Written by Van Jacobson
Reviewed by Chandrika Jayant
Three solutions for congestion avoidance and control are
provided in this paper: the slow-start method to reach equilibrium,
improved round trip timing variation and retransmit backoff methods, and
a congestion avoidance scheme(warn and fix). Van Jacobson clearly says
three ways that packet conservation can fail and addresses each of them
separately. Though treated as separate algorithms, he nicely integrates
them into the existing TCP system with very little code, and they can
work together as one system. I like how he makes connection equilibrium
akin to physics- it makes it seem very natural and easy to abstract and
improve. I also like how he speaks about the linearity of networks and
how exponential improvements are the only way to reach stability. This
is a very sound argument. He presents good solutions to deal with
increasing load size while not messing up smaller load size flows.
I have two main problems with this paper (other than the
barrage of typos!). The first is the many assumptions Van Jacobson
makes. He often states something big and then says it is too hard to
explain, but it is hard to just believe and build from that as a reader.
The other is the frequent mention of other papers either doing the same
thing, merely footnoting methods that are the creative ideas of someone
else. At times it seems like he is just putting together ideas that
already exist and making it more formal and cohesive- which is not a bad
thing and often necessary.
I also had more technical questions. Could there be a better
way to find the limit of the network rather than pushing the packets to
the limit? The window adjustment policy seems a bit iffy as he mentions
"handwaving" to find a decrease term and a packet increase that is
"almost certainly too large." I would have liked to see more about this.
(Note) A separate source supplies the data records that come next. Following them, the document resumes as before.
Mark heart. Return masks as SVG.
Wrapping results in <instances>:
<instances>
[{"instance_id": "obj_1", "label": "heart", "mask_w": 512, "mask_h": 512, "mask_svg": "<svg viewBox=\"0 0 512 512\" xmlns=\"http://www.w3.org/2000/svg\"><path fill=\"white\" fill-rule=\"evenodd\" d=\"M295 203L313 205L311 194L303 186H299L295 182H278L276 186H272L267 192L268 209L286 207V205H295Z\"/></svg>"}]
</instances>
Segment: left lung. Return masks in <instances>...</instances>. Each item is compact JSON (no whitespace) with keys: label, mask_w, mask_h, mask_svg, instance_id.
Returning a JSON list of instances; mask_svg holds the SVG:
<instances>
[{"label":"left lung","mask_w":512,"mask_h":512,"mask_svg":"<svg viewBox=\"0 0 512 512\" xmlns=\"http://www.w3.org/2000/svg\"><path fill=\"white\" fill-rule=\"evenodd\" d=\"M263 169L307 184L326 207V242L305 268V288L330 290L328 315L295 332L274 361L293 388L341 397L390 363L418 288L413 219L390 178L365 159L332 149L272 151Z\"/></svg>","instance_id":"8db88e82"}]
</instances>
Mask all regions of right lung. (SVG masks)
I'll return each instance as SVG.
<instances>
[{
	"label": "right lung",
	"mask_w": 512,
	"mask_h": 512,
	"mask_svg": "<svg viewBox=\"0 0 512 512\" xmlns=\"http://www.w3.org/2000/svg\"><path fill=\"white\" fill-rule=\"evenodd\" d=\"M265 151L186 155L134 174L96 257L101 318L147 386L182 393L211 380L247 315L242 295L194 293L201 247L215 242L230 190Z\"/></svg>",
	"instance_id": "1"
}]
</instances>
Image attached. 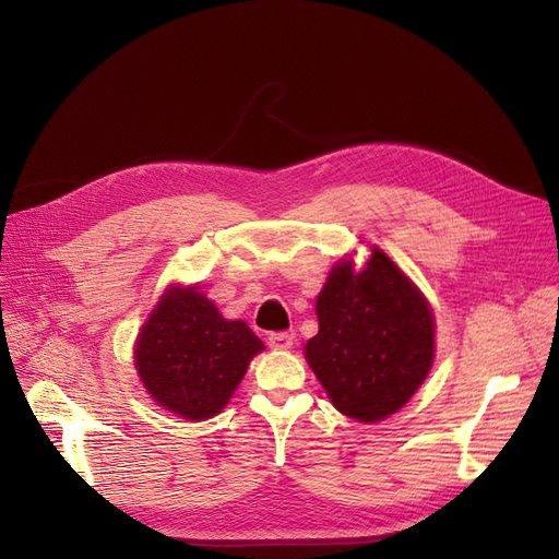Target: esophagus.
I'll return each mask as SVG.
<instances>
[{
    "label": "esophagus",
    "mask_w": 559,
    "mask_h": 559,
    "mask_svg": "<svg viewBox=\"0 0 559 559\" xmlns=\"http://www.w3.org/2000/svg\"><path fill=\"white\" fill-rule=\"evenodd\" d=\"M267 344L274 350H287L292 344H295V335H289V333H272L267 337Z\"/></svg>",
    "instance_id": "esophagus-1"
}]
</instances>
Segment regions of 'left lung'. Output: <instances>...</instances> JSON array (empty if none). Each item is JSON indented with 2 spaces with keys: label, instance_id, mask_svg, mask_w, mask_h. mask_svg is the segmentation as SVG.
I'll list each match as a JSON object with an SVG mask.
<instances>
[{
  "label": "left lung",
  "instance_id": "left-lung-1",
  "mask_svg": "<svg viewBox=\"0 0 559 559\" xmlns=\"http://www.w3.org/2000/svg\"><path fill=\"white\" fill-rule=\"evenodd\" d=\"M319 333L304 354L342 415L383 421L413 399L435 360V314L399 264L371 247L365 267L337 260L321 287Z\"/></svg>",
  "mask_w": 559,
  "mask_h": 559
}]
</instances>
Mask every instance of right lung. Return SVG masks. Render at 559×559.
Here are the masks:
<instances>
[{
	"instance_id": "right-lung-1",
	"label": "right lung",
	"mask_w": 559,
	"mask_h": 559,
	"mask_svg": "<svg viewBox=\"0 0 559 559\" xmlns=\"http://www.w3.org/2000/svg\"><path fill=\"white\" fill-rule=\"evenodd\" d=\"M264 344L242 319H224L197 285H169L142 324L133 365L160 407L188 421L219 415Z\"/></svg>"
}]
</instances>
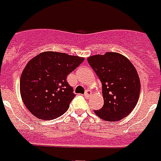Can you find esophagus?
<instances>
[{
	"instance_id": "obj_1",
	"label": "esophagus",
	"mask_w": 161,
	"mask_h": 161,
	"mask_svg": "<svg viewBox=\"0 0 161 161\" xmlns=\"http://www.w3.org/2000/svg\"><path fill=\"white\" fill-rule=\"evenodd\" d=\"M90 96H91V91H89V90H87L86 91V93L84 94V96L86 97V99H89V97H90Z\"/></svg>"
}]
</instances>
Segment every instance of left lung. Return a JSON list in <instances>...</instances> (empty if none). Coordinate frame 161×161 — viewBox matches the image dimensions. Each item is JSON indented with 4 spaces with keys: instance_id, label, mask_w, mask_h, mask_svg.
I'll return each mask as SVG.
<instances>
[{
    "instance_id": "obj_1",
    "label": "left lung",
    "mask_w": 161,
    "mask_h": 161,
    "mask_svg": "<svg viewBox=\"0 0 161 161\" xmlns=\"http://www.w3.org/2000/svg\"><path fill=\"white\" fill-rule=\"evenodd\" d=\"M102 84L104 105L95 110L106 121H118L130 115L138 102L141 81L129 59L116 52L95 55L87 58Z\"/></svg>"
}]
</instances>
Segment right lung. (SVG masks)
Returning <instances> with one entry per match:
<instances>
[{
	"label": "right lung",
	"mask_w": 161,
	"mask_h": 161,
	"mask_svg": "<svg viewBox=\"0 0 161 161\" xmlns=\"http://www.w3.org/2000/svg\"><path fill=\"white\" fill-rule=\"evenodd\" d=\"M85 58L65 53L45 51L30 60L20 80V91L25 107L38 119L60 117L75 97L66 76Z\"/></svg>",
	"instance_id": "obj_1"
}]
</instances>
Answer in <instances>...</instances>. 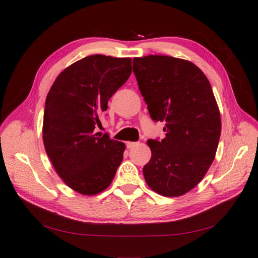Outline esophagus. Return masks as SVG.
Listing matches in <instances>:
<instances>
[{"label": "esophagus", "instance_id": "34e87169", "mask_svg": "<svg viewBox=\"0 0 258 258\" xmlns=\"http://www.w3.org/2000/svg\"><path fill=\"white\" fill-rule=\"evenodd\" d=\"M137 145H138V143H134V142H127L126 146H127V148H133V147L137 146Z\"/></svg>", "mask_w": 258, "mask_h": 258}]
</instances>
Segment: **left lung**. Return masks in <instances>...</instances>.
<instances>
[{
	"mask_svg": "<svg viewBox=\"0 0 258 258\" xmlns=\"http://www.w3.org/2000/svg\"><path fill=\"white\" fill-rule=\"evenodd\" d=\"M133 71L151 118L166 123L163 140L147 141L145 180L159 195H184L207 173L221 134L210 83L194 63L167 55L134 57Z\"/></svg>",
	"mask_w": 258,
	"mask_h": 258,
	"instance_id": "8db88e82",
	"label": "left lung"
}]
</instances>
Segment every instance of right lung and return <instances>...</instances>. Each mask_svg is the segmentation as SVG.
Wrapping results in <instances>:
<instances>
[{
  "instance_id": "obj_1",
  "label": "right lung",
  "mask_w": 258,
  "mask_h": 258,
  "mask_svg": "<svg viewBox=\"0 0 258 258\" xmlns=\"http://www.w3.org/2000/svg\"><path fill=\"white\" fill-rule=\"evenodd\" d=\"M131 73L130 57L89 55L61 72L47 96L44 148L58 176L79 194L101 193L123 160L125 144L97 133L96 127Z\"/></svg>"
}]
</instances>
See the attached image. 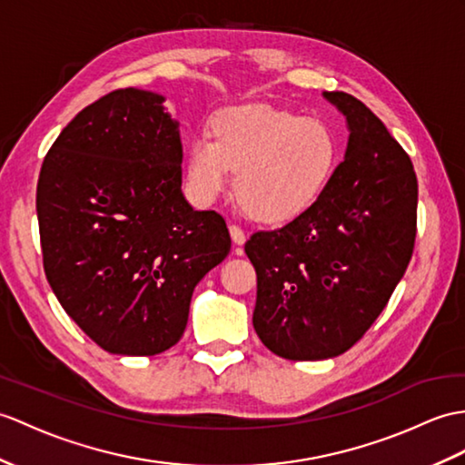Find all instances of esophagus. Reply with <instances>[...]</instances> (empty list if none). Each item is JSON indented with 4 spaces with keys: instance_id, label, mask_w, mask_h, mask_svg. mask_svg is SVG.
I'll return each instance as SVG.
<instances>
[{
    "instance_id": "34e87169",
    "label": "esophagus",
    "mask_w": 465,
    "mask_h": 465,
    "mask_svg": "<svg viewBox=\"0 0 465 465\" xmlns=\"http://www.w3.org/2000/svg\"><path fill=\"white\" fill-rule=\"evenodd\" d=\"M230 235L235 245H243L245 243V232L240 228V225H230Z\"/></svg>"
}]
</instances>
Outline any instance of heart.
<instances>
[{
	"label": "heart",
	"mask_w": 465,
	"mask_h": 465,
	"mask_svg": "<svg viewBox=\"0 0 465 465\" xmlns=\"http://www.w3.org/2000/svg\"><path fill=\"white\" fill-rule=\"evenodd\" d=\"M212 140L193 138L186 154V186L193 202L210 206L228 188L252 220L282 225L305 213L334 178L341 146L321 121L272 106L247 104L212 121Z\"/></svg>",
	"instance_id": "heart-1"
}]
</instances>
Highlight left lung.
<instances>
[{"mask_svg": "<svg viewBox=\"0 0 465 465\" xmlns=\"http://www.w3.org/2000/svg\"><path fill=\"white\" fill-rule=\"evenodd\" d=\"M349 128L344 160L325 193L245 253L257 273L253 329L289 361H325L371 329L410 263L418 182L404 148L369 106L322 93Z\"/></svg>", "mask_w": 465, "mask_h": 465, "instance_id": "1", "label": "left lung"}]
</instances>
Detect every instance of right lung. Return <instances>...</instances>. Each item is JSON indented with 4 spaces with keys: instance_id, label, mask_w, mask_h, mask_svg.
I'll list each match as a JSON object with an SVG mask.
<instances>
[{
    "instance_id": "right-lung-1",
    "label": "right lung",
    "mask_w": 465,
    "mask_h": 465,
    "mask_svg": "<svg viewBox=\"0 0 465 465\" xmlns=\"http://www.w3.org/2000/svg\"><path fill=\"white\" fill-rule=\"evenodd\" d=\"M164 96L121 89L73 118L43 160V267L101 349L153 356L182 339L193 287L230 253L215 212L182 193L180 123Z\"/></svg>"
}]
</instances>
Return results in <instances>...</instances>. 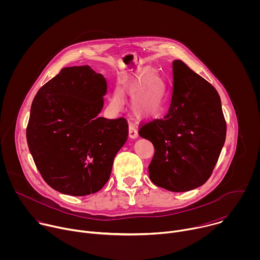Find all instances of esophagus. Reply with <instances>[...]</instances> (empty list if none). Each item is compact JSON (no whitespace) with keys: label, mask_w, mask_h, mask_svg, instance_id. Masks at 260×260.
<instances>
[{"label":"esophagus","mask_w":260,"mask_h":260,"mask_svg":"<svg viewBox=\"0 0 260 260\" xmlns=\"http://www.w3.org/2000/svg\"><path fill=\"white\" fill-rule=\"evenodd\" d=\"M128 136H129V138H132V139H136V138H138V136H139L137 127H136L134 124H132V123H129V125H128Z\"/></svg>","instance_id":"34e87169"}]
</instances>
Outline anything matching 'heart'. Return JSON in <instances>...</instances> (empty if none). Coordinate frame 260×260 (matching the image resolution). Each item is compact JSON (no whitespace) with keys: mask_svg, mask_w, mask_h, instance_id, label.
Returning <instances> with one entry per match:
<instances>
[{"mask_svg":"<svg viewBox=\"0 0 260 260\" xmlns=\"http://www.w3.org/2000/svg\"><path fill=\"white\" fill-rule=\"evenodd\" d=\"M150 73H145L135 80H125L122 83L123 93L131 94L136 90L132 96V108L135 114L141 117H152L157 115L164 109L168 98L166 83L159 78L150 80ZM122 102V94L120 90L116 89L111 96V105L115 109H119Z\"/></svg>","mask_w":260,"mask_h":260,"instance_id":"1","label":"heart"}]
</instances>
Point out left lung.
<instances>
[{"instance_id": "left-lung-1", "label": "left lung", "mask_w": 260, "mask_h": 260, "mask_svg": "<svg viewBox=\"0 0 260 260\" xmlns=\"http://www.w3.org/2000/svg\"><path fill=\"white\" fill-rule=\"evenodd\" d=\"M167 115L142 123L139 135L154 146L150 180L173 192L194 189L213 173L224 145L226 122L217 90L182 60L173 62Z\"/></svg>"}]
</instances>
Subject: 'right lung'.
Returning a JSON list of instances; mask_svg holds the SVG:
<instances>
[{
    "label": "right lung",
    "mask_w": 260,
    "mask_h": 260,
    "mask_svg": "<svg viewBox=\"0 0 260 260\" xmlns=\"http://www.w3.org/2000/svg\"><path fill=\"white\" fill-rule=\"evenodd\" d=\"M107 92L89 66L63 68L37 92L26 141L35 165L53 189L73 197L98 192L128 136L124 117H99Z\"/></svg>",
    "instance_id": "1"
}]
</instances>
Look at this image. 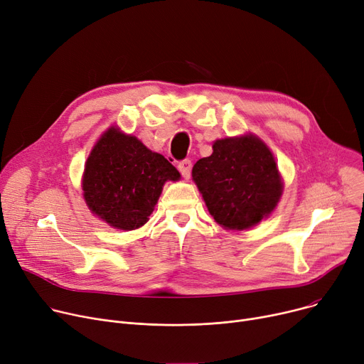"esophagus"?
I'll use <instances>...</instances> for the list:
<instances>
[{
    "label": "esophagus",
    "mask_w": 364,
    "mask_h": 364,
    "mask_svg": "<svg viewBox=\"0 0 364 364\" xmlns=\"http://www.w3.org/2000/svg\"><path fill=\"white\" fill-rule=\"evenodd\" d=\"M178 171L181 173V176L184 178H188L190 177V173H191V161L190 159H183L178 162Z\"/></svg>",
    "instance_id": "esophagus-1"
}]
</instances>
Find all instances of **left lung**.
<instances>
[{
    "instance_id": "1",
    "label": "left lung",
    "mask_w": 364,
    "mask_h": 364,
    "mask_svg": "<svg viewBox=\"0 0 364 364\" xmlns=\"http://www.w3.org/2000/svg\"><path fill=\"white\" fill-rule=\"evenodd\" d=\"M193 166L209 213L227 230L256 225L277 206L282 183L271 151L255 136L223 139Z\"/></svg>"
}]
</instances>
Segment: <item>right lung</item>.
<instances>
[{
	"label": "right lung",
	"instance_id": "1",
	"mask_svg": "<svg viewBox=\"0 0 364 364\" xmlns=\"http://www.w3.org/2000/svg\"><path fill=\"white\" fill-rule=\"evenodd\" d=\"M178 178L176 166L162 155L111 127L87 158L85 200L111 227L136 230L148 223L164 183Z\"/></svg>",
	"mask_w": 364,
	"mask_h": 364
}]
</instances>
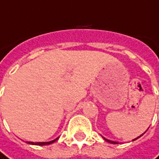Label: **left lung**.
I'll use <instances>...</instances> for the list:
<instances>
[{
  "instance_id": "8db88e82",
  "label": "left lung",
  "mask_w": 159,
  "mask_h": 159,
  "mask_svg": "<svg viewBox=\"0 0 159 159\" xmlns=\"http://www.w3.org/2000/svg\"><path fill=\"white\" fill-rule=\"evenodd\" d=\"M103 139H105L106 141H108V142H110V143H112V144H118L116 141H111V140H109V139H105V138H103ZM137 139H138V138H137ZM135 139H133V140H135Z\"/></svg>"
}]
</instances>
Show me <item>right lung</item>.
<instances>
[{"label":"right lung","mask_w":159,"mask_h":159,"mask_svg":"<svg viewBox=\"0 0 159 159\" xmlns=\"http://www.w3.org/2000/svg\"><path fill=\"white\" fill-rule=\"evenodd\" d=\"M58 139V138H57ZM57 139H54V140H52V141H48V142H36V143H34V142H28L29 144H32V145H38V146H44V145H49L53 143V142H55Z\"/></svg>","instance_id":"right-lung-1"}]
</instances>
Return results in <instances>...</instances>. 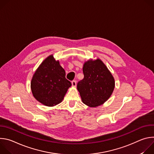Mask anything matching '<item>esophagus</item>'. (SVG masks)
<instances>
[{
	"label": "esophagus",
	"mask_w": 154,
	"mask_h": 154,
	"mask_svg": "<svg viewBox=\"0 0 154 154\" xmlns=\"http://www.w3.org/2000/svg\"><path fill=\"white\" fill-rule=\"evenodd\" d=\"M72 86H76V85H77V81L76 80L72 81Z\"/></svg>",
	"instance_id": "1"
}]
</instances>
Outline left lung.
Segmentation results:
<instances>
[{"label":"left lung","mask_w":154,"mask_h":154,"mask_svg":"<svg viewBox=\"0 0 154 154\" xmlns=\"http://www.w3.org/2000/svg\"><path fill=\"white\" fill-rule=\"evenodd\" d=\"M83 72L84 78L77 85L83 102L92 107L102 105L113 91V77L99 59L86 62Z\"/></svg>","instance_id":"1"}]
</instances>
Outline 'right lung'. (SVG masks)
Returning a JSON list of instances; mask_svg holds the SVG:
<instances>
[{
  "mask_svg": "<svg viewBox=\"0 0 154 154\" xmlns=\"http://www.w3.org/2000/svg\"><path fill=\"white\" fill-rule=\"evenodd\" d=\"M71 82L66 79L64 69L51 55L44 61L36 71L31 82L35 98L49 106L60 103L64 98Z\"/></svg>",
  "mask_w": 154,
  "mask_h": 154,
  "instance_id": "add662e5",
  "label": "right lung"
}]
</instances>
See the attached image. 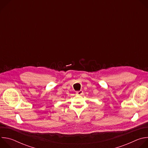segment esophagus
Returning <instances> with one entry per match:
<instances>
[{"label": "esophagus", "instance_id": "obj_1", "mask_svg": "<svg viewBox=\"0 0 148 148\" xmlns=\"http://www.w3.org/2000/svg\"><path fill=\"white\" fill-rule=\"evenodd\" d=\"M76 94L78 95H81L83 94V91L82 90H79L78 91L76 92Z\"/></svg>", "mask_w": 148, "mask_h": 148}]
</instances>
The relevance of this paper is similar to many of the other
papers we have read- learning the motivations that built TCP/IP into
what it is today, and understanding the underlying framework. Van
Jacobson mentions that eventually one might desire a third term in the
Taylor series expansion of the load equation (a second order model),
when the Internet has "grown substantially." Since this was written in
1988 I wonder if that is used today. Future work mentioned deals with
extending the paper's ideas to gateway (as opposed to endpoint)
congestion detection and striving for more reliability.